Goth, Metalhead Overcome Subcultural Differences to Find Love
DANVILLE, IL—People fall in love every day, but self-proclaimed "Goth for life" Danielle Richardson, 24, and avid metal-music fan Rick Halloway, 26, faced bigger obstacles than most couples. In spite of having come from vastly different subcultural groups, the unlikely couple celebrated their three-month anniversary Monday.
"It hasn't been easy dating someone so totally different," said Halloway, wearing faded black jeans and a Mastodon T-shirt. "There have been times, like when Dani asked who Phil Anselmo was, that I almost wanted to say 'forget this bullshit.' But then I reminded myself that nothing good is ever easy. That's why I chose the path of metal—living fast and rocking hard. I never in my craziest dreams thought that path would lead me to Dani, but I'm so glad it did."
Added Halloway: "****in' A, she totally rocks."
Richardson said that, although she has lived her whole life in the same small, largely middle-class Midwestern town as Halloway, the two couldn't be more different. While Halloway spends his free time fixing his car or plugging the jukebox at T.J.'s Tap, Richardson spends her free time shopping at thrift stores and reading poetry at The Black Cat, a red-velvet-curtained bar nearly 10 blocks away from T. J.'s.
"No one is more surprised by our union than I," Richardson said. "When we met, there was a strong attraction, but so much more is required for lasting love. I never believed one such as Rick could touch my shadowed heart, but touch it he has."
Halloway admitted that the relationship got off to a shaky start.
"Me and some of my friends were hanging out in front of the Midas when Dani walked by with a big, black umbrella," Halloway said. "Well, it wasn't raining, so my friends started making fun of her. But when she looked over, our eyes locked. I was like, 'Whoa.'"
A few days later, Halloway ran into Richardson at the Danville Cineplex.
"I asked her what she was going to see—I think it was that gay-ass Blade: Trinity movie," Halloway said. "Danielle was wearing this weird black lacy thing. I like women who wear black, but usually it's leather with studs. But something about her made me wait for her after my movie got out. I'm so glad I did."
Richardson said she began dating Halloway with serious reservations.
"Our first date was positively chilling—Rick's soul seemed to be crying out to me," Richardson said. "Still, it brought me much pain to realize that we would have no future together—we were so very different."
"But at the end of the night, when I reached out to take Rick's hand, I noticed that his fingernails were painted black," Richardson added. "I told him how sexy it was, and he told me he got the idea from a Danzig video. That was the first time I realized we had something deep and eternal in common."

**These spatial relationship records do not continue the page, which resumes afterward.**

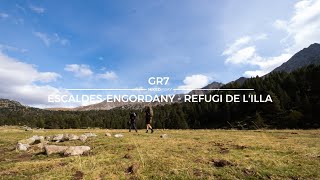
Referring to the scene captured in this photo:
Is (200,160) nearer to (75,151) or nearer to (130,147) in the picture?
(130,147)

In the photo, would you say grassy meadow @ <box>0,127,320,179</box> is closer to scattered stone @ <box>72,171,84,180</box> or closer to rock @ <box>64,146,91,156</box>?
scattered stone @ <box>72,171,84,180</box>

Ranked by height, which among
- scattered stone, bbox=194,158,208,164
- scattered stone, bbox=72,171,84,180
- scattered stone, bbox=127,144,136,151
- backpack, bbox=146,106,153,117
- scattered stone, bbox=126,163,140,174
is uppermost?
backpack, bbox=146,106,153,117

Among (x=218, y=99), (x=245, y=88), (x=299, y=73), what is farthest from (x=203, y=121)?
(x=299, y=73)

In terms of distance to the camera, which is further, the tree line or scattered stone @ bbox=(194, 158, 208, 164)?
the tree line

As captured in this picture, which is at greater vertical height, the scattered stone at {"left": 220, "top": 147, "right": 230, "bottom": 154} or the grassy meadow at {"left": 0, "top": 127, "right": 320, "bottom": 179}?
the scattered stone at {"left": 220, "top": 147, "right": 230, "bottom": 154}

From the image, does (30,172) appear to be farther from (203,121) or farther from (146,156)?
(203,121)

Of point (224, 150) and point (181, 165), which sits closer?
point (181, 165)

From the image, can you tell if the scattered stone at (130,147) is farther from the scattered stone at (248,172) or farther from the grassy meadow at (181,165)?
the scattered stone at (248,172)

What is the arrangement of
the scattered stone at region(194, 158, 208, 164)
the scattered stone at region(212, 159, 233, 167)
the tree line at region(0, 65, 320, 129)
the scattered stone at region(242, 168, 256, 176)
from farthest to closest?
the tree line at region(0, 65, 320, 129) < the scattered stone at region(194, 158, 208, 164) < the scattered stone at region(212, 159, 233, 167) < the scattered stone at region(242, 168, 256, 176)

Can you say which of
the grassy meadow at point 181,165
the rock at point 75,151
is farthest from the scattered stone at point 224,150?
the rock at point 75,151

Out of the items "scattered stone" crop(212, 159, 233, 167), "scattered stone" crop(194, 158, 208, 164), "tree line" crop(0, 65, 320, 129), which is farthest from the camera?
"tree line" crop(0, 65, 320, 129)

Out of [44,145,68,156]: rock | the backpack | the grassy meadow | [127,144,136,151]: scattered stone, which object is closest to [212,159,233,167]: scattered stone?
the grassy meadow

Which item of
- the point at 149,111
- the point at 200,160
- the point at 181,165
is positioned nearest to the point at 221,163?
the point at 200,160

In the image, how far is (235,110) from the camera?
172750 mm
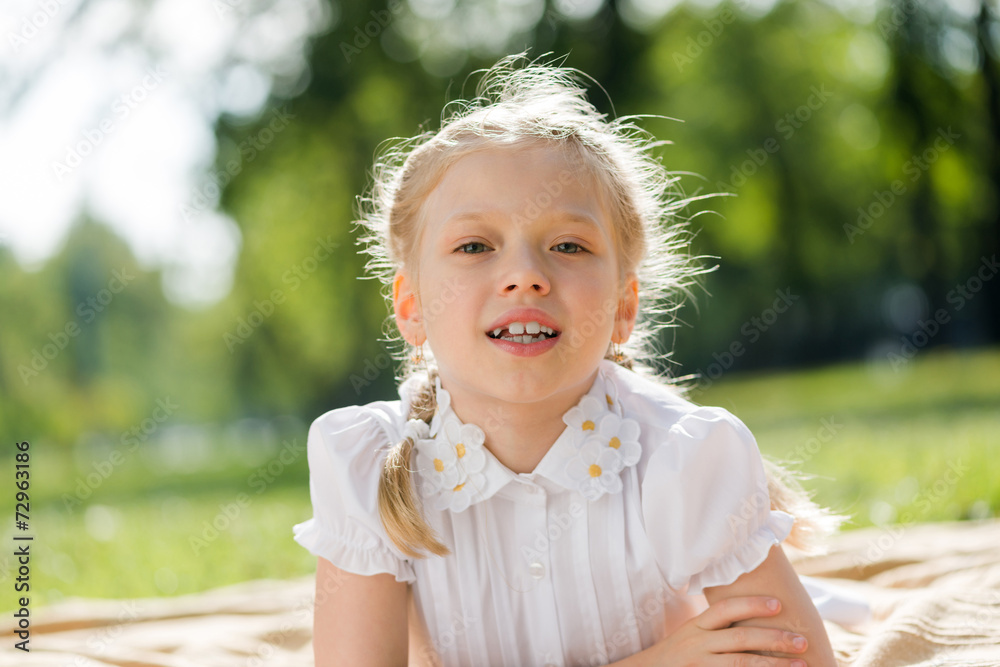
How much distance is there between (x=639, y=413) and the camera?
2.20 meters

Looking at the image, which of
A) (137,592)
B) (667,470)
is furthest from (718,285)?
(667,470)

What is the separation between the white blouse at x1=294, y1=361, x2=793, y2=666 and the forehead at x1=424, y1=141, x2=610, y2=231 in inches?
19.9

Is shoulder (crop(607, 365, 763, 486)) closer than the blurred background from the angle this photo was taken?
Yes

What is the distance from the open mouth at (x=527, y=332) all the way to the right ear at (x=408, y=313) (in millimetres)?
392

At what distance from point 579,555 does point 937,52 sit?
14.1 metres

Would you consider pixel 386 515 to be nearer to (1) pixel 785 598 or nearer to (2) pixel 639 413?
(2) pixel 639 413

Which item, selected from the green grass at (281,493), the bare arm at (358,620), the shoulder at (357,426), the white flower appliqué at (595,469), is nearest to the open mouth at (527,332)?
the white flower appliqué at (595,469)

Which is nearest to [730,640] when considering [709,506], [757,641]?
[757,641]

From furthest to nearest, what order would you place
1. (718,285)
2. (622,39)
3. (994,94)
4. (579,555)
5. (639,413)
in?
(718,285)
(622,39)
(994,94)
(639,413)
(579,555)

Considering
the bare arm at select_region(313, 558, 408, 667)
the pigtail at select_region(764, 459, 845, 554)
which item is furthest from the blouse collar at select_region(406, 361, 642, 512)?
the pigtail at select_region(764, 459, 845, 554)

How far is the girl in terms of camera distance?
1.91 metres

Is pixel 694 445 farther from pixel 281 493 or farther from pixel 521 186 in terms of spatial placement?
pixel 281 493

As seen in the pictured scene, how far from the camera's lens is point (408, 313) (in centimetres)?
234

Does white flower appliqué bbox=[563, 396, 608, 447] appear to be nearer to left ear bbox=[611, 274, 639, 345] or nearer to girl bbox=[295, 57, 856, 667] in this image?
girl bbox=[295, 57, 856, 667]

Although he had similar doubts, Halloway said he "decided to say '**** it' and go for it."
"On our next date, Danielle took me to this place where a house had burned to the ground—the whole place was all scorched and shit," Halloway said. "It looked like a Sepultura video. It was such a kickass spot that we started making out like animals."
Continued Halloway: "For a girl who writes poetry, Danielle is a totally crazed hell-demon in the sack. She tears the shit out of my back. She's a righteous chick, even if she doesn't like me calling her that."

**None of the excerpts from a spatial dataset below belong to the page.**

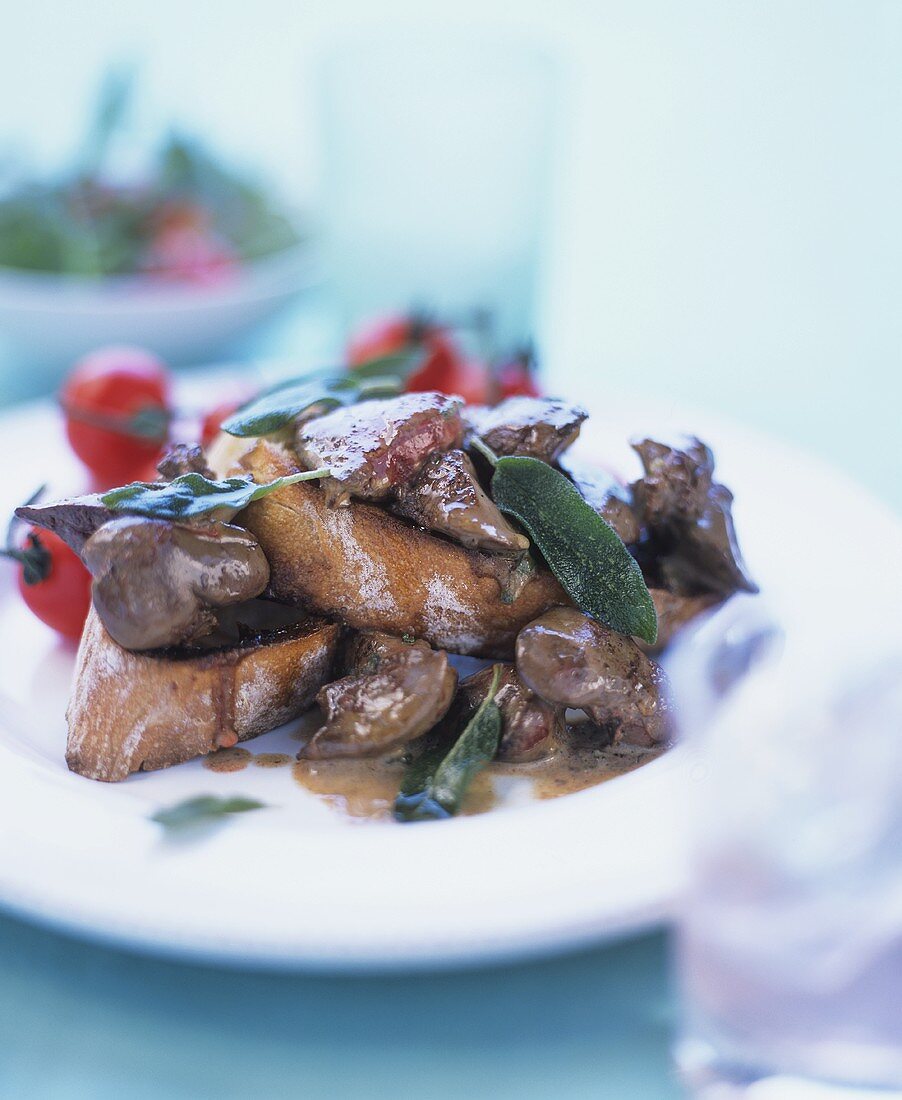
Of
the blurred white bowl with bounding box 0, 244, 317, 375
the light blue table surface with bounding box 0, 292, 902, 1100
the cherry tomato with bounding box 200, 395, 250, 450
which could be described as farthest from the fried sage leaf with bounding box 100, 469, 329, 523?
the blurred white bowl with bounding box 0, 244, 317, 375

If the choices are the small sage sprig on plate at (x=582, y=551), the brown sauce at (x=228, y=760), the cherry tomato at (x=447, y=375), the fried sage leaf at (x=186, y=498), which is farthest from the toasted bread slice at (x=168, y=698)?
the cherry tomato at (x=447, y=375)

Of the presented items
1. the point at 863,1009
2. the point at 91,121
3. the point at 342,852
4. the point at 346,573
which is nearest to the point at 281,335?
the point at 91,121

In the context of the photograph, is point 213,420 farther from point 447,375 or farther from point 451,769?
point 451,769

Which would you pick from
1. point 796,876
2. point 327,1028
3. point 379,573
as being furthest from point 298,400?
point 796,876

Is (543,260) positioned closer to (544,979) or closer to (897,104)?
(897,104)

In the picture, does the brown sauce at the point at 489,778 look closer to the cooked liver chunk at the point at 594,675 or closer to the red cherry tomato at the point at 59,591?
the cooked liver chunk at the point at 594,675

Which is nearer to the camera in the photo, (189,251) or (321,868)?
(321,868)
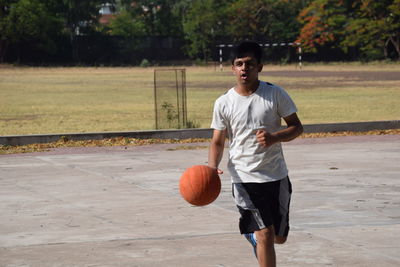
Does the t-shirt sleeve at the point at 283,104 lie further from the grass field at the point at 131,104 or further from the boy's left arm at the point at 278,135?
the grass field at the point at 131,104

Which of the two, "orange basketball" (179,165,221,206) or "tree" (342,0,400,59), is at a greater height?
"orange basketball" (179,165,221,206)

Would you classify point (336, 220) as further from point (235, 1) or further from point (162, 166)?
point (235, 1)

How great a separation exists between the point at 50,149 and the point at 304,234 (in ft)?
30.6

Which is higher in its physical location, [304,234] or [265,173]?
[265,173]

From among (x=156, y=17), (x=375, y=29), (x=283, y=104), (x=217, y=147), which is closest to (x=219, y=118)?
(x=217, y=147)

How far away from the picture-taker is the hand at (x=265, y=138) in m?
6.00

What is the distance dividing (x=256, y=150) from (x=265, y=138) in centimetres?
29

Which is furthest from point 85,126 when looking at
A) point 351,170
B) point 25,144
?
point 351,170

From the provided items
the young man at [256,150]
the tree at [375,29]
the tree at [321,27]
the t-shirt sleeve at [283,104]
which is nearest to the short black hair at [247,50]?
the young man at [256,150]

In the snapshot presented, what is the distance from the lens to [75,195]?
1136 cm

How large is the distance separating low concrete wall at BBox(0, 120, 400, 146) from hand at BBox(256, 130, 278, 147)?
12.0 m

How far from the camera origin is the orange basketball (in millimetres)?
6254

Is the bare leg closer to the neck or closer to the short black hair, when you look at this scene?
the neck

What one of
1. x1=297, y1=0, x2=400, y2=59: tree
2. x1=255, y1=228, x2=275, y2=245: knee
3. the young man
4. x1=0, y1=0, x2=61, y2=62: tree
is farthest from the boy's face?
x1=0, y1=0, x2=61, y2=62: tree
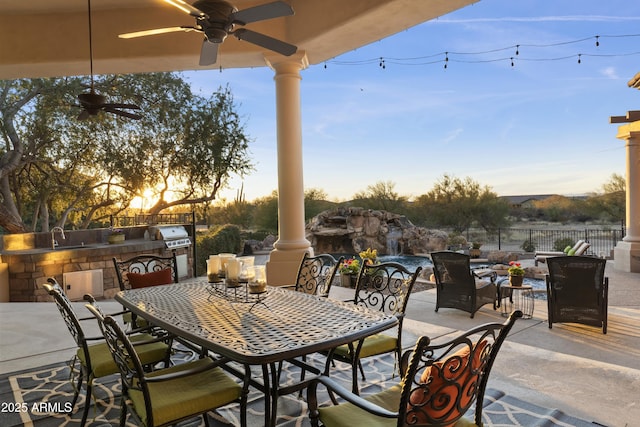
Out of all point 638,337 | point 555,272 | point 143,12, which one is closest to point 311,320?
point 555,272

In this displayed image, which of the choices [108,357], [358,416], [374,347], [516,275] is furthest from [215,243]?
[358,416]

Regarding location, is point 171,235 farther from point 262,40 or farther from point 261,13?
point 261,13

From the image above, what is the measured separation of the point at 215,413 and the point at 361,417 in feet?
3.66

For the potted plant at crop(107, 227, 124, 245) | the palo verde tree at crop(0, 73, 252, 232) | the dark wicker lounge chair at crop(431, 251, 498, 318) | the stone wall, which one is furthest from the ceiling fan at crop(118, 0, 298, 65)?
the stone wall

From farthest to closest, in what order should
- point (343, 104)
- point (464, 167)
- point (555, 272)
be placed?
1. point (464, 167)
2. point (343, 104)
3. point (555, 272)

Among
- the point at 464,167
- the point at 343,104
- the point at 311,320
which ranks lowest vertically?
the point at 311,320

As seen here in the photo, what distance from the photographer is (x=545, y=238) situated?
1468cm

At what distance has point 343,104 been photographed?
16031mm

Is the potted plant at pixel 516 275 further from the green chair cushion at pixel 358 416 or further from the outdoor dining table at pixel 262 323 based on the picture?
the green chair cushion at pixel 358 416

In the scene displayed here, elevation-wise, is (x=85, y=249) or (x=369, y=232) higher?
(x=85, y=249)

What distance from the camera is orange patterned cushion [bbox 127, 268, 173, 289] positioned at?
352cm

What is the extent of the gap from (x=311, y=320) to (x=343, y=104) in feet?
→ 48.5

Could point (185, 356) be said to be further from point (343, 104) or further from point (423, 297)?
point (343, 104)

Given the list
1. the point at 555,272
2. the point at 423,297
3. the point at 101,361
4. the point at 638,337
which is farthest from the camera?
the point at 423,297
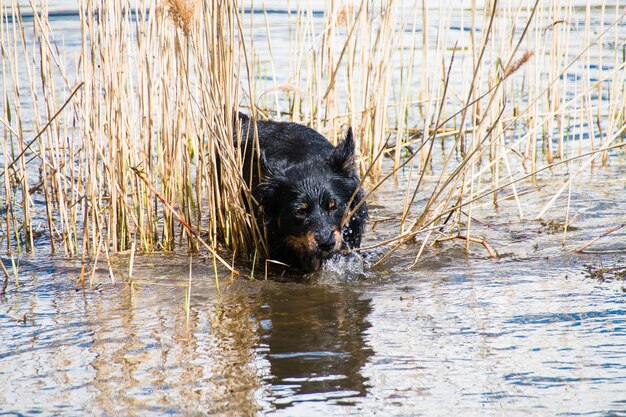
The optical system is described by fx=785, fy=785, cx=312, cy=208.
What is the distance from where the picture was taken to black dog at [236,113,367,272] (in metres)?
4.45

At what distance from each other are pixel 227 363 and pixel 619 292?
2.04 meters

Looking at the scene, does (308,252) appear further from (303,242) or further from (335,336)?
(335,336)

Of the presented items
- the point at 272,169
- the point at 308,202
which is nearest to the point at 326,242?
the point at 308,202

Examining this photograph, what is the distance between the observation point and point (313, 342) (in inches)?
136

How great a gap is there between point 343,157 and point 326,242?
0.66 meters

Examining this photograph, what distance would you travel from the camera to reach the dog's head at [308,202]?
14.6 feet

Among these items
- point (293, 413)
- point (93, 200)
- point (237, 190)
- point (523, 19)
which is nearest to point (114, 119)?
point (93, 200)

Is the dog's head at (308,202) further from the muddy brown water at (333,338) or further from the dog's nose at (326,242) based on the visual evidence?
the muddy brown water at (333,338)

Although the couple overcame subcultural differences, their friends have not been so open-minded.
"I thought Danielle was just trying to get a reaction from us by going out with some loser," said Valerie Brasher, a longtime Goth. "I could see how our outrage might be delicious to her, but now, she actually seems serious about Rick. This lunacy makes my mind swim with sadness."

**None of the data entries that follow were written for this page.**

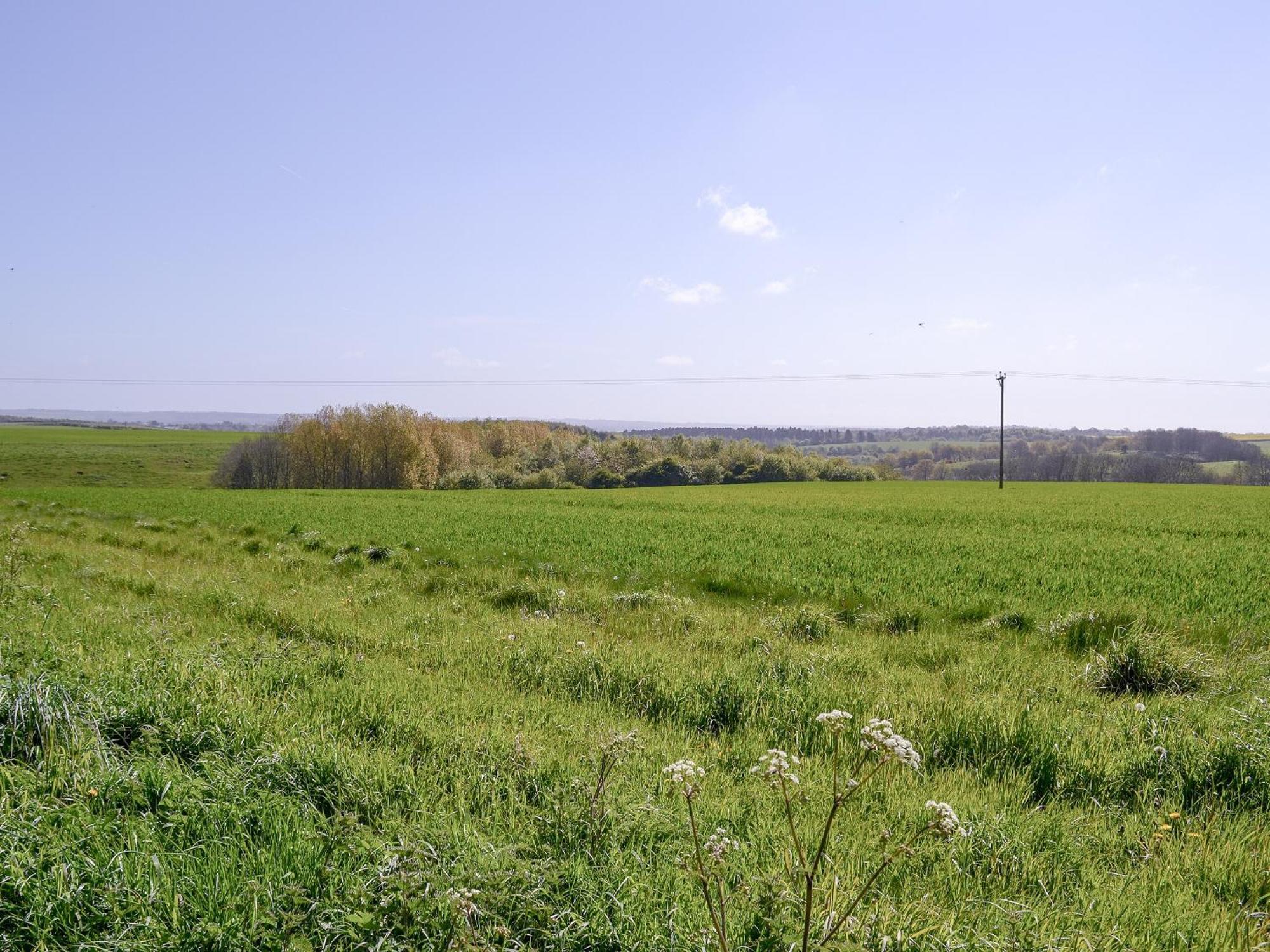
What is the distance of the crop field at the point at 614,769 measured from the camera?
2654 mm

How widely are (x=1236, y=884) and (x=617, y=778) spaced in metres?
3.30

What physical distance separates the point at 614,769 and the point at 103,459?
137 meters

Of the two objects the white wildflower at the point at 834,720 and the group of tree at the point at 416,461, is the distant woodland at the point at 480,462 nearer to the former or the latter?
the group of tree at the point at 416,461

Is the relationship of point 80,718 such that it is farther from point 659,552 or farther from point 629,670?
point 659,552

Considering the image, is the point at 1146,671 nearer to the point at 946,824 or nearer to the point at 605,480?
the point at 946,824

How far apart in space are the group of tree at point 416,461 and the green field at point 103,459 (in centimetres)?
1506

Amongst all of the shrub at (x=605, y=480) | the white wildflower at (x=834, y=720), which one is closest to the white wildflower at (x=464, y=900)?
the white wildflower at (x=834, y=720)

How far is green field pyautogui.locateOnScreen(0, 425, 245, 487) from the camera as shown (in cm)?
9275

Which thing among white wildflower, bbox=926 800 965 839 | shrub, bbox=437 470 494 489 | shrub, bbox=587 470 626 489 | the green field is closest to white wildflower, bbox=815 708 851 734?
white wildflower, bbox=926 800 965 839

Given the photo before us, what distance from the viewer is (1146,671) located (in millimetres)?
7117

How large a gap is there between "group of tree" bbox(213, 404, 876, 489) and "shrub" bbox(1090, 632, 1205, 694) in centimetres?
8199

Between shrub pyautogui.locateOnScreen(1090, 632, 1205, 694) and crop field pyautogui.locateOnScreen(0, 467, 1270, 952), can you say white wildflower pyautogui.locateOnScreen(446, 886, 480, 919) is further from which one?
shrub pyautogui.locateOnScreen(1090, 632, 1205, 694)

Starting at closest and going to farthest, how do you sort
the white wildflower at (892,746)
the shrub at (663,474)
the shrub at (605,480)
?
the white wildflower at (892,746), the shrub at (605,480), the shrub at (663,474)

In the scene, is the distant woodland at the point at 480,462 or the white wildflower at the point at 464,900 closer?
the white wildflower at the point at 464,900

"Danielle will always be very dear to me, but I can't support that relationship," Brasher added. "Once, I suggested that Rick wax his goatee into a tapered, devilish point and he told me to keep my pale-ass freak hands to myself. I mean, talk about your typical close-minded metalhead vulgarian behavior."
Halloway's friends have similarly disparaged the union.
"I told Rick that there's a reason why, when we were all in high school, our friends would hang out under the bleachers and the Goths would hang out in the atrium," Mike Kryzinski said. "It was because our kinds don't get along. What's gonna happen at their wedding when Danielle starts playing Sisters Of Mercy or some shit like that? What kind of music are their kids gonna listen to? Hasn't he ever stopped and thought about the future?"